Certains morceaux sont très courts, deux minutes voire moins, presque Punk. D'autres s'étendent pour développer les thèmes. Le pinacle est atteint avec « Freedom » et ses six minutes scindées en deux thèmes distincts. Le premier est un instrumental au tempo rapide, gorgé de chorus sauvages, tout en larsen contenu, et en riffs rageurs. Puis le rythme ralentit pour la seconde phase, qui s'ouvre sur un morceau Heavy-Metal brutal, marteau sur l'enclume, dans la plus pure tradition du Black Sabbath de Masters Of Reality. La coda finale retrouve le thème initial pour un chorus échevelé.

« Red Disaster » retrouve l'ambiance poisseuse des morceaux hantés du début. On est véritablement en terrain Sabbathien. « Inner Turmoil » est un terrifiant morceau au riff massif, devant autant à Led Zeppelin qu'à Black Sabbath. Le tempo s'emballe.
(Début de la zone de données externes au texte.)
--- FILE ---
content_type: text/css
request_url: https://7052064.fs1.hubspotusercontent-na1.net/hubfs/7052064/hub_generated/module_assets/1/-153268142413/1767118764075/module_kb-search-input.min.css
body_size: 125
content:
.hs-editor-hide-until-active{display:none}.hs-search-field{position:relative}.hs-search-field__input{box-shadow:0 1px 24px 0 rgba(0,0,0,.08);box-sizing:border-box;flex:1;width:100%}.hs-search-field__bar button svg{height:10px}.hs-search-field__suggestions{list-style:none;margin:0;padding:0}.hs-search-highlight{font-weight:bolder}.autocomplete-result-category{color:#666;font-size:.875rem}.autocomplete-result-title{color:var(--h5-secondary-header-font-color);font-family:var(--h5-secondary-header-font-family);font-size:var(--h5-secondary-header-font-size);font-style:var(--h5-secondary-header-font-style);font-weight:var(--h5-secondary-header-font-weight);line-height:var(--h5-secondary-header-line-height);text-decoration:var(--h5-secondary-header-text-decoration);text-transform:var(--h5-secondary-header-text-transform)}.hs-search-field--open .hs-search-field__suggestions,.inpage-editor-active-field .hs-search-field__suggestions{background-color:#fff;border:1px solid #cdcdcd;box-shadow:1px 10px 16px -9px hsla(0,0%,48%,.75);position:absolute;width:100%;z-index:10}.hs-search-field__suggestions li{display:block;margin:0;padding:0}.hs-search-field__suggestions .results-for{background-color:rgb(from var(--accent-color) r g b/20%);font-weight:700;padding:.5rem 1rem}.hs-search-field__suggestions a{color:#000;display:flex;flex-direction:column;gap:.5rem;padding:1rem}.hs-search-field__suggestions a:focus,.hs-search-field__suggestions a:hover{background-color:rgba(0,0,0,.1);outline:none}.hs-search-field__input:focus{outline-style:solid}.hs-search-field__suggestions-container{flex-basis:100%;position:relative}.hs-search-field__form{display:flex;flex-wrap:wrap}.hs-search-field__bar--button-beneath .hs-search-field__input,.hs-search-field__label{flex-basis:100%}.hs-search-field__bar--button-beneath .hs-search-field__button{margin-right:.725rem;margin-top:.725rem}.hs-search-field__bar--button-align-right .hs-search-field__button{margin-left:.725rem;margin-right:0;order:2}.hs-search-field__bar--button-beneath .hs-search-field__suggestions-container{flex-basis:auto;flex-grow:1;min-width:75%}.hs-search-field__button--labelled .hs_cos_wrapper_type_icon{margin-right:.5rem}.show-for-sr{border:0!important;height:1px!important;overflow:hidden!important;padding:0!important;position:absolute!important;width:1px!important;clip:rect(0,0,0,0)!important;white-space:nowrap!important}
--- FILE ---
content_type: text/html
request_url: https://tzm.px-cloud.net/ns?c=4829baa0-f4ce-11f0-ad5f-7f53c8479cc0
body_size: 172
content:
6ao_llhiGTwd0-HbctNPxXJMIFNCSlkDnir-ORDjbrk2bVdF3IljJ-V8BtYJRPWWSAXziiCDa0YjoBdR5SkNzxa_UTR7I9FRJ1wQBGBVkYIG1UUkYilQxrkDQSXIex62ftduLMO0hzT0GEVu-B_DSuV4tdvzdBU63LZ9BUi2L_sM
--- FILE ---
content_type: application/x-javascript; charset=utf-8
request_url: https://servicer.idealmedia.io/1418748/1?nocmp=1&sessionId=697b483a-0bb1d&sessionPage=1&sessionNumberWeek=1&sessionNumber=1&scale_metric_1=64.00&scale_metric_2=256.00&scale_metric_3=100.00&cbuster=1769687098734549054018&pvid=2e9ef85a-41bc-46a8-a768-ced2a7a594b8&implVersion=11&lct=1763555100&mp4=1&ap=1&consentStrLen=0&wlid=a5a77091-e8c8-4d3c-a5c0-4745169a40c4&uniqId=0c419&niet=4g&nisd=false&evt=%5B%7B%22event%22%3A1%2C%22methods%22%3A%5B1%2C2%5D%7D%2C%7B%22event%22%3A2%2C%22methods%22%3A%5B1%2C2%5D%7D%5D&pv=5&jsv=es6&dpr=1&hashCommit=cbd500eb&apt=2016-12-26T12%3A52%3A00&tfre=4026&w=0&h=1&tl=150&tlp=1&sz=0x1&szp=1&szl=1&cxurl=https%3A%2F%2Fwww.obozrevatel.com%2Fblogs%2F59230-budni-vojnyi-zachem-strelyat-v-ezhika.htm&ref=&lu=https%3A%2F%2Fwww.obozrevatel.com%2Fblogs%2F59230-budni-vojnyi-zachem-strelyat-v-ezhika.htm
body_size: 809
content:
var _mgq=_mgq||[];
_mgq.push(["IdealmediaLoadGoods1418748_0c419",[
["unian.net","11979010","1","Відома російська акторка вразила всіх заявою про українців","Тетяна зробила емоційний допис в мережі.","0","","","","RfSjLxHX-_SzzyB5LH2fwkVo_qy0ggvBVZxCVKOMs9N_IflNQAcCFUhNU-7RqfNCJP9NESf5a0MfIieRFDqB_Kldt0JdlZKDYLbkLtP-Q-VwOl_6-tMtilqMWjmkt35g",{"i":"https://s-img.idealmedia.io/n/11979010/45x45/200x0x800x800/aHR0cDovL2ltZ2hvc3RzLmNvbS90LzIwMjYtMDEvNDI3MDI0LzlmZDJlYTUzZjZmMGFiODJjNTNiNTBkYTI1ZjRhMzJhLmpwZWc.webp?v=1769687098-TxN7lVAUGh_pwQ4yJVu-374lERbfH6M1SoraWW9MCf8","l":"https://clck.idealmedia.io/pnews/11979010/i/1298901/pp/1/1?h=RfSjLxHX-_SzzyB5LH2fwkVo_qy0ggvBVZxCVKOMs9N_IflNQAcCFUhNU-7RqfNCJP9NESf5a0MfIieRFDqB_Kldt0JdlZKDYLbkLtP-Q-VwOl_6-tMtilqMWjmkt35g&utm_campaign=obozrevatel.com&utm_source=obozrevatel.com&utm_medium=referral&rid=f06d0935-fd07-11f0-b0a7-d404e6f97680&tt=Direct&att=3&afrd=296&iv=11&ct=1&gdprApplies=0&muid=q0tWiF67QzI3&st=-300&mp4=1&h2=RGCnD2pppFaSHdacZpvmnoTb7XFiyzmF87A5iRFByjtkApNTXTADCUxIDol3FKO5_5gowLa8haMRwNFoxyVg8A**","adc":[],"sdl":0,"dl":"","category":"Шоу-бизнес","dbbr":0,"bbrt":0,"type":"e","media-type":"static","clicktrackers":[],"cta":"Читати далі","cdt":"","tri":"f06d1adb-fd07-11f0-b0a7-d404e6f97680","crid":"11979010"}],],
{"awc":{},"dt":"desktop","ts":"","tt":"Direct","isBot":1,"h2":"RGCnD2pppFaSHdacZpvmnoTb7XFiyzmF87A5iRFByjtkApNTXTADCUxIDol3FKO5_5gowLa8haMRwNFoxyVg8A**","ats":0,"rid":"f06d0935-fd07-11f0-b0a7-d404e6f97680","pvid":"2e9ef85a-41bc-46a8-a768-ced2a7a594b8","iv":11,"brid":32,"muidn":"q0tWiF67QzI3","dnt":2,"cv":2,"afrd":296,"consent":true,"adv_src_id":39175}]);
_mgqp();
On découvre l'influence Punk Hardcore sur la musique de The Obsessed.
Le disque se termine par le magique « River Of Soul ». C'est l'un des morceaux les plus emblématiques du groupe, avec cette amertume infernale que l'on retrouvait sur « Tombstone Highway ». Les riffs de Black Sabbath, le tempo massif et régulier, les enluminures de larsen et de lignes mélodiques noires sont parfaites. Le chant de Weinrich est parfaitement brillant, entre rugissement Blues et incantation désespérée. D'un simple coup de médiator, Wino plante n'importe qui dans le sol. Car chacune de ses interventions est judicieuse, intelligente, portée par cette musique de magie noire, urbaine et crasseuse comme ne l'a jamais été aucun disque de Punk ou de
Rap.


Complété avec ses démos de 1984 et un rare concert de 1985 qui restitue parfaitement ce qu'était The Obsessed sur scène dans le Maryland, cet album est plus que jamais séminal. Il est l'essence du Heavy-Metal qui brûle le coeur pour en faire exploser la vérité, celle de l'âme.